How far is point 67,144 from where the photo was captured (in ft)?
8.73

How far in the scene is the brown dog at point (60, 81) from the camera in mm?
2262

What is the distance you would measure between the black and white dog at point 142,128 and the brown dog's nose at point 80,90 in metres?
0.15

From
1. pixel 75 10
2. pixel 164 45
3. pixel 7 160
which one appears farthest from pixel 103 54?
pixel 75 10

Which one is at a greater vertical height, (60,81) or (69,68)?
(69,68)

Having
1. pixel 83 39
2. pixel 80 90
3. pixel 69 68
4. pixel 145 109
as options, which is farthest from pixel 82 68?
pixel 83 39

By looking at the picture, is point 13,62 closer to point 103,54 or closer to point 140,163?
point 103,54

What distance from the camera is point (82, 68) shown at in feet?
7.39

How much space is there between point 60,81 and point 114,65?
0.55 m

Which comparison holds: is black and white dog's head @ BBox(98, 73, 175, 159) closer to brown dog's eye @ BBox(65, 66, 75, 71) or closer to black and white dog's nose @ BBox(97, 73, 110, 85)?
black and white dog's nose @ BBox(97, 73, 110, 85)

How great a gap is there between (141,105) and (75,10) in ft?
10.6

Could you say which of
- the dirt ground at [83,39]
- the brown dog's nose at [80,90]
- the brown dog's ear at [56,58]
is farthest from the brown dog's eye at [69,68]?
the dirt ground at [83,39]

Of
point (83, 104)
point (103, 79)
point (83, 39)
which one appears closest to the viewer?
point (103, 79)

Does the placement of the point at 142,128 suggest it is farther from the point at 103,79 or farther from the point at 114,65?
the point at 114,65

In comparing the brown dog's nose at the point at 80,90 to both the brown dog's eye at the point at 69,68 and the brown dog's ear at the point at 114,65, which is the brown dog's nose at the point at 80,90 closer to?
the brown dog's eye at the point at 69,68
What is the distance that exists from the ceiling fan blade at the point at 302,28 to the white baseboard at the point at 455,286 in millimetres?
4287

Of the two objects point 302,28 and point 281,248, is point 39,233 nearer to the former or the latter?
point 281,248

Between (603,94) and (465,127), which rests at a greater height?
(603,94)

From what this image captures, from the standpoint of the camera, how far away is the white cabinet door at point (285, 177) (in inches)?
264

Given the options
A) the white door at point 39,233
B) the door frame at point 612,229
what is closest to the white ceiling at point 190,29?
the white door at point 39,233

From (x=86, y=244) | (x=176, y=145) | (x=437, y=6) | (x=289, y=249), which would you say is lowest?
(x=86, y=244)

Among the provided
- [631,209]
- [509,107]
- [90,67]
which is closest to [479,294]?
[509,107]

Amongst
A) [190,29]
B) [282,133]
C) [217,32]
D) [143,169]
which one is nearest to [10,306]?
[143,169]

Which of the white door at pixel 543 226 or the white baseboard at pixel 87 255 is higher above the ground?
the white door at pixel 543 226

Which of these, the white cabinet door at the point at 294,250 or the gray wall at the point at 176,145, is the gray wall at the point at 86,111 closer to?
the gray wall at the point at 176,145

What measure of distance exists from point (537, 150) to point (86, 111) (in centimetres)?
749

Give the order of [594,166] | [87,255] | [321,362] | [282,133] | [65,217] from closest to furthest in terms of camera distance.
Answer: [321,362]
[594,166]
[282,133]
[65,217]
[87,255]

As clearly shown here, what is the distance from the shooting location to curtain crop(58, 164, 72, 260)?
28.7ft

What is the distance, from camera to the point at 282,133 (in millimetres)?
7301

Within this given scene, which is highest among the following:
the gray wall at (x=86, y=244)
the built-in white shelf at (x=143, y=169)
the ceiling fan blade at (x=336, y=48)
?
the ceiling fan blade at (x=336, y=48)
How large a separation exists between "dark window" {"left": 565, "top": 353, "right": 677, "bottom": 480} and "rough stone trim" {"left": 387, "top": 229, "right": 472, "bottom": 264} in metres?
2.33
══════════════════════════════
_GIVEN REQUEST:_ Starting with the line that contains "What measure of", write out each line through the end of the records, reproducing every character unchanged.

_RESPONSE TO THIS EXERCISE:_
What measure of distance exists from point (537, 150) to point (86, 111) (in centimetres)?
749

Give the order of [594,166] | [87,255] | [321,362] | [282,133] | [65,217] from closest to furthest in terms of camera distance.
Answer: [321,362]
[594,166]
[282,133]
[65,217]
[87,255]

As clearly shown here, what is the distance from the shooting location to curtain crop(58, 164, 72, 260)?
28.7ft

What is the distance, from camera to the point at 282,133 (in millimetres)?
7301

Within this given scene, which is highest among the following:
the gray wall at (x=86, y=244)
the built-in white shelf at (x=143, y=169)
the ceiling fan blade at (x=336, y=48)
?
the ceiling fan blade at (x=336, y=48)
How large a separation exists between "dark window" {"left": 565, "top": 353, "right": 677, "bottom": 480} and "rough stone trim" {"left": 387, "top": 229, "right": 472, "bottom": 264} in metres?
2.33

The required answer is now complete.